#### Work request:
Can you reproduce the part of the episode recap below word for word, starting at "Her reasoning is" and ending at "expected to take?"?

#### Passage:
- Opening Delimiter -
Well, badass drug boss Max (Natalie Zea) from last episode sure didn't waste any time. One minute she's all "I'm gonna turn this town into a Wild West pleasure dome of black market decadence" and the next thing you know, thought has become deed, and the old cement factory (the unlikely site of so much action throughout this show's short tenure) has become her own personal Thunderdome.
Her reasoning is that since the whole town has been without TV or internet for can you even believe this? NINE FREAKING DAYS, the citizenry is completely bored and in need of a little underground fight club gambling action. Forget that most everyone seems to have a generator, and such things as DVDs, and hell, Xboxes, exist. Forget about, oh, you know: books! It's been over a week; just how much ho-hum tedium of life under a mysterious magical Dome, with the only entertainment being almost daily town-wide crises, can these people be expected to take?
- Closing Delimiter -
#### Data provided:
- Opening Delimiter -
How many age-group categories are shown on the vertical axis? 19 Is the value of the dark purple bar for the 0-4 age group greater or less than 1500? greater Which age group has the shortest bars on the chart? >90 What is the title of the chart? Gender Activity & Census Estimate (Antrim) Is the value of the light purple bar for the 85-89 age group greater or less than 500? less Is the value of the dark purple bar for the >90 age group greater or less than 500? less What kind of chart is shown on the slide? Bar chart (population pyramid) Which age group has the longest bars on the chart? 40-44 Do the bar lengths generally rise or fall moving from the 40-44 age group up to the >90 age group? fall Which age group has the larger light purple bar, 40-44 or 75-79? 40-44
- Closing Delimiter -
#### Expected answer:
Her reasoning is that since the whole town has been without TV or internet for can you even believe this? NINE FREAKING DAYS, the citizenry is completely bored and in need of a little underground fight club gambling action. Forget that most everyone seems to have a generator, and such things as DVDs, and hell, Xboxes, exist. Forget about, oh, you know: books! It's been over a week; just how much ho-hum tedium of life under a mysterious magical Dome, with the only entertainment being almost daily town-wide crises, can these people be expected to take?